Besonderer Stadtrundgang
Als die Frauen erstmals wählten

Dülmen. Wer Elisabeth Komnik war? Die erste Frau, die in den Dülmener Stadtrat gewählt wurde. Das war 1919. Wie wenig vertreten Frauen aber auch heute noch in der Dülmener Politik sind, zeigte jetzt ein Stadtrundgang.

Sonntag, 19.05.2019, 13:56 Uhr aktualisiert: 19.05.2019, 17:33 Uhr
Besonderer Stadtrundgang: Als die Frauen erstmals wählten
Frauen in der Dülmener Stadtgeschichte, das war das Thema bei einem Rundgang mit Stadtarchivar Dr. Stefan Sudmann und der Gleichstellungsbeauftragten Lisa Bäther. Foto: Kerstan

Wie die Zentrumspartei 1919 Wahlkampf für Frauen machte? Mit den Themen Kirche und Bildung. „Christliche Frau, es sind Deine Kinder! Du hast das Recht und die Pflicht, sie für Gott zu erziehen.“

Auf dass die Sozialdemokraten bloß nicht den Religionsunterricht abschaffen oder gemeinsame Schulen für Katholiken und Protestanten einführen. Kein Wunder also, dass bei einer „großen Zentrumsveranstaltung für Frauen und Jungfrauen“ in Dülmen dann auch ein Geistlicher Hauptredner war.

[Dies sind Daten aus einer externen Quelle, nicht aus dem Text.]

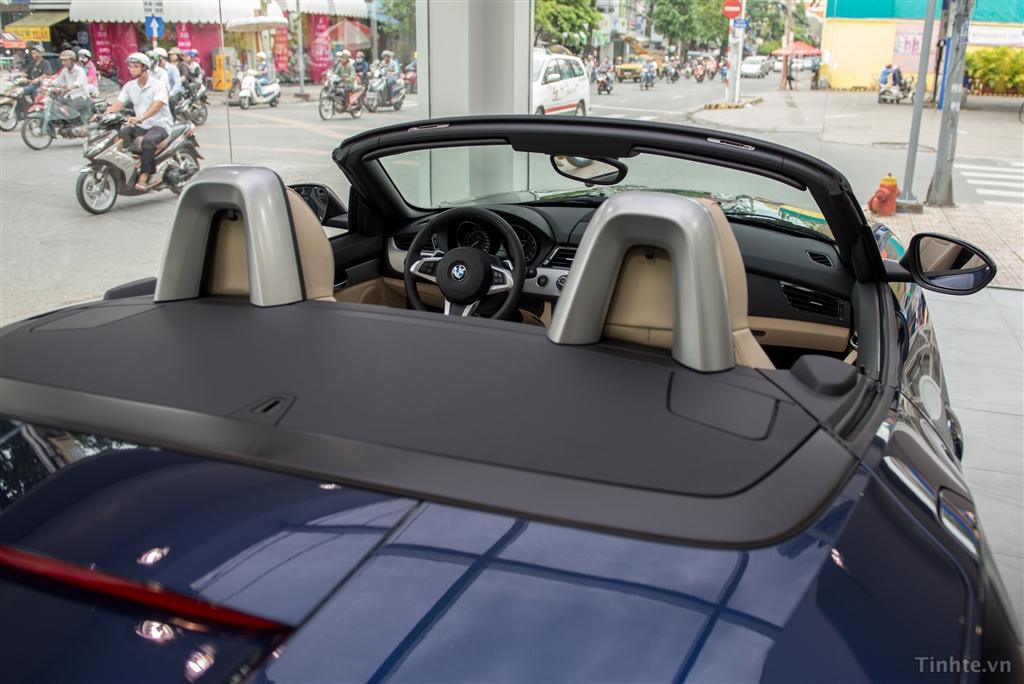 Ngoại thất xe BMW Z4 20i sDrive 03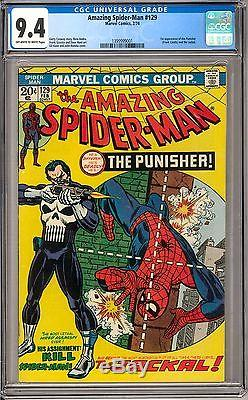 The Amazing Spider-Man #129 CGC 9.4 (OW-W) 1st Appearance of the Punisher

Von der Nonne bis zur Unternehmerin

Diesen kleinen Einblick in den Wahlkampf 1919 gab Stadtarchivar Dr. Stefan Sudmann bei einem Stadtrundgang, der sich mit dem Thema Frauen in Dülmen befasste. Gemeinsam mit der städtischen Gleichstellungsbeauftragten Lisa Bäther erinnerte er beispielsweise an die Arbeit der Clemensschwestern im Kranken- und Armenhaus, berichtete über Nonnen in Dülmen (darunter Anna Katharina Emmerick) oder wie kompliziert es war, bis Jungen und Mädchen gemeinsam eine Schule besuchen durften. Auch das Wirken der Unternehmerin und Stifterin Else Bendix beleuchtete Sudmann.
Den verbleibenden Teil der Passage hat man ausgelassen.